Likewise, this requires examination in light of Rashi’s explanation on Exodus 17:9: “Choose for us”  for me and for you; he made him equal to himself. From here they said: Let your student’s honor be as dear to you as your own. And your fellow’s honor should be like the reverence due your rabbi. From where? As it says (Numbers 12:11), “And Aaron said to Moses, ‘Please, my lord,'” even though Aaron was older than his brother, he treated his fellow as his rabbi. End quote. This is difficult, because Aaron was Moses’ student, since Moses taught him the entire Torah, for only Moses heard it from the Almighty and afterward taught Aaron, as explained in Eruvin there. How, then, did Rashi learn from the fact that Aaron treated Moses as his rabbi that your fellow’s honor should be like the reverence due your rabbi? Aaron really was Moses’ student.

Answer

1. No difficulty at all. The rabbi is not “lent” to the student. The instruction that a rabbi should teach his student in the area his heart desires is guidance to the rabbi as to how he ought to conduct himself. But the student has no right to demand this of him; the decision is the rabbi’s. Just as I have an obligation to give charity to a poor person, but the poor person cannot demand it from me in a religious court. Therefore charity belongs in Yoreh De’ah and not in Choshen Mishpat, and likewise the laws of rabbi and student are in the laws of Torah study and the honor due one’s rabbi in Yoreh De’ah.
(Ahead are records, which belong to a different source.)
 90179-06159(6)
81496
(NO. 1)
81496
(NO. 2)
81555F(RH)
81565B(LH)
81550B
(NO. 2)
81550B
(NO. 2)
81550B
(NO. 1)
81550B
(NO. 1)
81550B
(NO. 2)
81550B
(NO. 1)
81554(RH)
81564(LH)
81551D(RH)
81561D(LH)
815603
2. Regarding the order of receiving the Torah, it may be that the description in the Talmud is about the order of instruction when Moses came down from Sinai and transmitted the Torah to Israel. But the mishnah in Avot deals with the regular pattern of study from rabbi to student, and that was from Moses to Joshua.
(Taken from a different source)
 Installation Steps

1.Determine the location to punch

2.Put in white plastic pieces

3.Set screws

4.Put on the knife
3. The same distinction as in the previous section. The regular study was done standing, but when transmitting the Torah after he came down from the mountain, it was done sitting. But the distinction still needs a bit more clarification.
4. And again we see that same distinction. Moses was not Aaron’s rabbi; rather, he transmitted the Torah to him when he came down from Sinai. But in the regular framework of study, Moses taught Joshua. Still, this needs a bit more clarification, since Moses was the rabbi of all Israel, the leading sage of the generation.